Here’s why a Jenrick leadership will be dangerous. Across the west, there is an obvious political direction: a drift towards rightwing authoritarianism. In Hungary, democracy was destroyed by Fidesz, a supposedly centre-right party and one-time member of the Liberal International, which radicalised in power. Its leader, Viktor Orbán – like Jenrick – was a lawyer who was presented as a moderate. The Tory faction Jenrick once hailed from is largely gone, and the prevailing Conservative wisdom is that only by lurching rightwards can the Farageist threat be dispelled.

Unlike Badenoch, who seems allergic to anything resembling a cut-through message, Jenrick will ruthlessly communicate his demagoguery, as the latest video of him chasing after fare dodgers underlines.
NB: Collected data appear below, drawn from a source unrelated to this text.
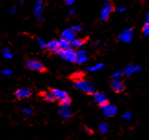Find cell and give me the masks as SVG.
I'll list each match as a JSON object with an SVG mask.
<instances>
[{
  "label": "cell",
  "mask_w": 149,
  "mask_h": 140,
  "mask_svg": "<svg viewBox=\"0 0 149 140\" xmlns=\"http://www.w3.org/2000/svg\"><path fill=\"white\" fill-rule=\"evenodd\" d=\"M88 60V52L84 49H80L76 52V63L81 65Z\"/></svg>",
  "instance_id": "cell-10"
},
{
  "label": "cell",
  "mask_w": 149,
  "mask_h": 140,
  "mask_svg": "<svg viewBox=\"0 0 149 140\" xmlns=\"http://www.w3.org/2000/svg\"><path fill=\"white\" fill-rule=\"evenodd\" d=\"M62 38L68 41V42H72V41L76 38V32H74L72 29H66V30L63 31L62 32Z\"/></svg>",
  "instance_id": "cell-13"
},
{
  "label": "cell",
  "mask_w": 149,
  "mask_h": 140,
  "mask_svg": "<svg viewBox=\"0 0 149 140\" xmlns=\"http://www.w3.org/2000/svg\"><path fill=\"white\" fill-rule=\"evenodd\" d=\"M94 101L97 104H99L100 106H103L109 102V99L107 95L103 92H94Z\"/></svg>",
  "instance_id": "cell-8"
},
{
  "label": "cell",
  "mask_w": 149,
  "mask_h": 140,
  "mask_svg": "<svg viewBox=\"0 0 149 140\" xmlns=\"http://www.w3.org/2000/svg\"><path fill=\"white\" fill-rule=\"evenodd\" d=\"M132 117H133V115H132V113L130 112H126L125 113L123 114V118L125 119L126 121H130L132 119Z\"/></svg>",
  "instance_id": "cell-27"
},
{
  "label": "cell",
  "mask_w": 149,
  "mask_h": 140,
  "mask_svg": "<svg viewBox=\"0 0 149 140\" xmlns=\"http://www.w3.org/2000/svg\"><path fill=\"white\" fill-rule=\"evenodd\" d=\"M143 32H144L145 36H149V24H144L143 27Z\"/></svg>",
  "instance_id": "cell-26"
},
{
  "label": "cell",
  "mask_w": 149,
  "mask_h": 140,
  "mask_svg": "<svg viewBox=\"0 0 149 140\" xmlns=\"http://www.w3.org/2000/svg\"><path fill=\"white\" fill-rule=\"evenodd\" d=\"M58 55L61 58L65 59L67 62L70 63H76V52L74 51V49L72 48H67V49H64L61 50Z\"/></svg>",
  "instance_id": "cell-3"
},
{
  "label": "cell",
  "mask_w": 149,
  "mask_h": 140,
  "mask_svg": "<svg viewBox=\"0 0 149 140\" xmlns=\"http://www.w3.org/2000/svg\"><path fill=\"white\" fill-rule=\"evenodd\" d=\"M117 10L119 11V12H123V11L126 10V8H118Z\"/></svg>",
  "instance_id": "cell-35"
},
{
  "label": "cell",
  "mask_w": 149,
  "mask_h": 140,
  "mask_svg": "<svg viewBox=\"0 0 149 140\" xmlns=\"http://www.w3.org/2000/svg\"><path fill=\"white\" fill-rule=\"evenodd\" d=\"M103 66H104V65H103L102 63H99V64H97V65H95L93 66L88 67V70L90 72H94V71H97V70H100Z\"/></svg>",
  "instance_id": "cell-23"
},
{
  "label": "cell",
  "mask_w": 149,
  "mask_h": 140,
  "mask_svg": "<svg viewBox=\"0 0 149 140\" xmlns=\"http://www.w3.org/2000/svg\"><path fill=\"white\" fill-rule=\"evenodd\" d=\"M142 67L140 66H134V65H128L126 66L123 71V74H124L127 77H130L133 74L136 73V72H140Z\"/></svg>",
  "instance_id": "cell-11"
},
{
  "label": "cell",
  "mask_w": 149,
  "mask_h": 140,
  "mask_svg": "<svg viewBox=\"0 0 149 140\" xmlns=\"http://www.w3.org/2000/svg\"><path fill=\"white\" fill-rule=\"evenodd\" d=\"M100 108L102 110L103 114H104L106 117H113V116H115L117 114V112H118V109L115 105L111 104L110 102L103 105Z\"/></svg>",
  "instance_id": "cell-4"
},
{
  "label": "cell",
  "mask_w": 149,
  "mask_h": 140,
  "mask_svg": "<svg viewBox=\"0 0 149 140\" xmlns=\"http://www.w3.org/2000/svg\"><path fill=\"white\" fill-rule=\"evenodd\" d=\"M84 76L83 73L81 72H78V73H74L73 76H72V78L74 80V81H77V80H79V79H82V77Z\"/></svg>",
  "instance_id": "cell-25"
},
{
  "label": "cell",
  "mask_w": 149,
  "mask_h": 140,
  "mask_svg": "<svg viewBox=\"0 0 149 140\" xmlns=\"http://www.w3.org/2000/svg\"><path fill=\"white\" fill-rule=\"evenodd\" d=\"M74 85L77 90H81V91H83L85 93H87V94L92 95V94H94V92H95L93 85L91 83H89V82H88V81L84 80L83 78L74 81Z\"/></svg>",
  "instance_id": "cell-1"
},
{
  "label": "cell",
  "mask_w": 149,
  "mask_h": 140,
  "mask_svg": "<svg viewBox=\"0 0 149 140\" xmlns=\"http://www.w3.org/2000/svg\"><path fill=\"white\" fill-rule=\"evenodd\" d=\"M64 1L67 4V5H73L74 3L76 0H64Z\"/></svg>",
  "instance_id": "cell-32"
},
{
  "label": "cell",
  "mask_w": 149,
  "mask_h": 140,
  "mask_svg": "<svg viewBox=\"0 0 149 140\" xmlns=\"http://www.w3.org/2000/svg\"><path fill=\"white\" fill-rule=\"evenodd\" d=\"M72 30L76 32V33H77V32H81V30H82V26L81 25H76V26H73L72 28Z\"/></svg>",
  "instance_id": "cell-29"
},
{
  "label": "cell",
  "mask_w": 149,
  "mask_h": 140,
  "mask_svg": "<svg viewBox=\"0 0 149 140\" xmlns=\"http://www.w3.org/2000/svg\"><path fill=\"white\" fill-rule=\"evenodd\" d=\"M74 13V9L71 8V9L69 10V14H70V15H73Z\"/></svg>",
  "instance_id": "cell-37"
},
{
  "label": "cell",
  "mask_w": 149,
  "mask_h": 140,
  "mask_svg": "<svg viewBox=\"0 0 149 140\" xmlns=\"http://www.w3.org/2000/svg\"><path fill=\"white\" fill-rule=\"evenodd\" d=\"M145 23H146V24H149V12H148L147 15H146V19Z\"/></svg>",
  "instance_id": "cell-34"
},
{
  "label": "cell",
  "mask_w": 149,
  "mask_h": 140,
  "mask_svg": "<svg viewBox=\"0 0 149 140\" xmlns=\"http://www.w3.org/2000/svg\"><path fill=\"white\" fill-rule=\"evenodd\" d=\"M58 44H59V47L61 50H64V49H67V48H69L70 47V45H71V43L70 42H68V41L65 40L64 38H60L58 41Z\"/></svg>",
  "instance_id": "cell-18"
},
{
  "label": "cell",
  "mask_w": 149,
  "mask_h": 140,
  "mask_svg": "<svg viewBox=\"0 0 149 140\" xmlns=\"http://www.w3.org/2000/svg\"><path fill=\"white\" fill-rule=\"evenodd\" d=\"M113 9L114 8H113V4L111 2V0H105L104 3H103V8L100 12V20L102 21L108 20L109 17H110Z\"/></svg>",
  "instance_id": "cell-2"
},
{
  "label": "cell",
  "mask_w": 149,
  "mask_h": 140,
  "mask_svg": "<svg viewBox=\"0 0 149 140\" xmlns=\"http://www.w3.org/2000/svg\"><path fill=\"white\" fill-rule=\"evenodd\" d=\"M2 75L5 76V77H9V76L12 75V71H11L10 69H4L2 70Z\"/></svg>",
  "instance_id": "cell-28"
},
{
  "label": "cell",
  "mask_w": 149,
  "mask_h": 140,
  "mask_svg": "<svg viewBox=\"0 0 149 140\" xmlns=\"http://www.w3.org/2000/svg\"><path fill=\"white\" fill-rule=\"evenodd\" d=\"M31 95V90L27 89V88H20V89L15 91V96L18 99H19V100L26 99L28 97H30Z\"/></svg>",
  "instance_id": "cell-12"
},
{
  "label": "cell",
  "mask_w": 149,
  "mask_h": 140,
  "mask_svg": "<svg viewBox=\"0 0 149 140\" xmlns=\"http://www.w3.org/2000/svg\"><path fill=\"white\" fill-rule=\"evenodd\" d=\"M37 43H38V44H39V46L41 48H46V43L44 42V40L42 39V38H41V37H39V38H37Z\"/></svg>",
  "instance_id": "cell-24"
},
{
  "label": "cell",
  "mask_w": 149,
  "mask_h": 140,
  "mask_svg": "<svg viewBox=\"0 0 149 140\" xmlns=\"http://www.w3.org/2000/svg\"><path fill=\"white\" fill-rule=\"evenodd\" d=\"M85 43H86V41L84 39L74 38L71 42V45L76 48H79V47H81V46H83L85 44Z\"/></svg>",
  "instance_id": "cell-19"
},
{
  "label": "cell",
  "mask_w": 149,
  "mask_h": 140,
  "mask_svg": "<svg viewBox=\"0 0 149 140\" xmlns=\"http://www.w3.org/2000/svg\"><path fill=\"white\" fill-rule=\"evenodd\" d=\"M43 9V0H36L35 6H34V16H35L36 20L41 22L42 20V14Z\"/></svg>",
  "instance_id": "cell-9"
},
{
  "label": "cell",
  "mask_w": 149,
  "mask_h": 140,
  "mask_svg": "<svg viewBox=\"0 0 149 140\" xmlns=\"http://www.w3.org/2000/svg\"><path fill=\"white\" fill-rule=\"evenodd\" d=\"M10 12H11V14H15L16 13V8H10Z\"/></svg>",
  "instance_id": "cell-36"
},
{
  "label": "cell",
  "mask_w": 149,
  "mask_h": 140,
  "mask_svg": "<svg viewBox=\"0 0 149 140\" xmlns=\"http://www.w3.org/2000/svg\"><path fill=\"white\" fill-rule=\"evenodd\" d=\"M111 87L114 92L121 93L125 90V83L120 78H113L111 82Z\"/></svg>",
  "instance_id": "cell-6"
},
{
  "label": "cell",
  "mask_w": 149,
  "mask_h": 140,
  "mask_svg": "<svg viewBox=\"0 0 149 140\" xmlns=\"http://www.w3.org/2000/svg\"><path fill=\"white\" fill-rule=\"evenodd\" d=\"M40 95L42 96V98L43 99V100H45L46 102H54L56 99L55 97L54 96V94L52 93V91H42L40 93Z\"/></svg>",
  "instance_id": "cell-17"
},
{
  "label": "cell",
  "mask_w": 149,
  "mask_h": 140,
  "mask_svg": "<svg viewBox=\"0 0 149 140\" xmlns=\"http://www.w3.org/2000/svg\"><path fill=\"white\" fill-rule=\"evenodd\" d=\"M46 48H48L49 51H51L52 52H54V54H58V52L61 51L57 41H51V42L47 43Z\"/></svg>",
  "instance_id": "cell-14"
},
{
  "label": "cell",
  "mask_w": 149,
  "mask_h": 140,
  "mask_svg": "<svg viewBox=\"0 0 149 140\" xmlns=\"http://www.w3.org/2000/svg\"><path fill=\"white\" fill-rule=\"evenodd\" d=\"M23 113H24L25 115H31V114L32 113V111H31V109H30V108H24V109H23Z\"/></svg>",
  "instance_id": "cell-31"
},
{
  "label": "cell",
  "mask_w": 149,
  "mask_h": 140,
  "mask_svg": "<svg viewBox=\"0 0 149 140\" xmlns=\"http://www.w3.org/2000/svg\"><path fill=\"white\" fill-rule=\"evenodd\" d=\"M27 66L33 71H39V72H44L46 71V68L43 66V64L41 61H38L36 59H31L27 62Z\"/></svg>",
  "instance_id": "cell-5"
},
{
  "label": "cell",
  "mask_w": 149,
  "mask_h": 140,
  "mask_svg": "<svg viewBox=\"0 0 149 140\" xmlns=\"http://www.w3.org/2000/svg\"><path fill=\"white\" fill-rule=\"evenodd\" d=\"M109 130H110V126H109L108 124H106V123H100L99 125V131L100 134L105 135V134L109 132Z\"/></svg>",
  "instance_id": "cell-20"
},
{
  "label": "cell",
  "mask_w": 149,
  "mask_h": 140,
  "mask_svg": "<svg viewBox=\"0 0 149 140\" xmlns=\"http://www.w3.org/2000/svg\"><path fill=\"white\" fill-rule=\"evenodd\" d=\"M123 75V71H121V70H119V71L115 72L113 75H112V78H119L121 76Z\"/></svg>",
  "instance_id": "cell-30"
},
{
  "label": "cell",
  "mask_w": 149,
  "mask_h": 140,
  "mask_svg": "<svg viewBox=\"0 0 149 140\" xmlns=\"http://www.w3.org/2000/svg\"><path fill=\"white\" fill-rule=\"evenodd\" d=\"M51 91L54 94V96L55 97L56 100H59V101H61L62 99H64V98H65V97L68 96L67 92L65 91V90H57V89H53V90H51Z\"/></svg>",
  "instance_id": "cell-15"
},
{
  "label": "cell",
  "mask_w": 149,
  "mask_h": 140,
  "mask_svg": "<svg viewBox=\"0 0 149 140\" xmlns=\"http://www.w3.org/2000/svg\"><path fill=\"white\" fill-rule=\"evenodd\" d=\"M133 29H126V30L123 31L122 33L119 34L118 40L122 43H130L133 38Z\"/></svg>",
  "instance_id": "cell-7"
},
{
  "label": "cell",
  "mask_w": 149,
  "mask_h": 140,
  "mask_svg": "<svg viewBox=\"0 0 149 140\" xmlns=\"http://www.w3.org/2000/svg\"><path fill=\"white\" fill-rule=\"evenodd\" d=\"M71 98L69 97H65L64 99H62V100L60 101V106H70L71 104Z\"/></svg>",
  "instance_id": "cell-22"
},
{
  "label": "cell",
  "mask_w": 149,
  "mask_h": 140,
  "mask_svg": "<svg viewBox=\"0 0 149 140\" xmlns=\"http://www.w3.org/2000/svg\"><path fill=\"white\" fill-rule=\"evenodd\" d=\"M60 115L64 119H68L71 117V111L69 106H60Z\"/></svg>",
  "instance_id": "cell-16"
},
{
  "label": "cell",
  "mask_w": 149,
  "mask_h": 140,
  "mask_svg": "<svg viewBox=\"0 0 149 140\" xmlns=\"http://www.w3.org/2000/svg\"><path fill=\"white\" fill-rule=\"evenodd\" d=\"M86 131H87V132H88L89 134H92V133H93V130L91 129L90 127H88V126H86Z\"/></svg>",
  "instance_id": "cell-33"
},
{
  "label": "cell",
  "mask_w": 149,
  "mask_h": 140,
  "mask_svg": "<svg viewBox=\"0 0 149 140\" xmlns=\"http://www.w3.org/2000/svg\"><path fill=\"white\" fill-rule=\"evenodd\" d=\"M2 54L4 55L5 58H7V59H11V58L13 57V55H12V52H10V50L8 48H3L2 49Z\"/></svg>",
  "instance_id": "cell-21"
}]
</instances>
And here’s the big problem. Labour under Starmer has shown it will raid the policies and rhetoric of Farageism rather than offer an alternative to a broken economic model that is the key driver of disillusionment. When Jenrick has the top job, Britain will have two high-profile rightwing agitators spraying political discourse with incendiary rhetoric. Labour will respond by echoing their bile, legitimising a rightwing lurch rather than seeing it off. If – like the US – Britain falls into an authoritarian mire, then Jenrick’s cynical political manoeuvring may well accelerate the descent.”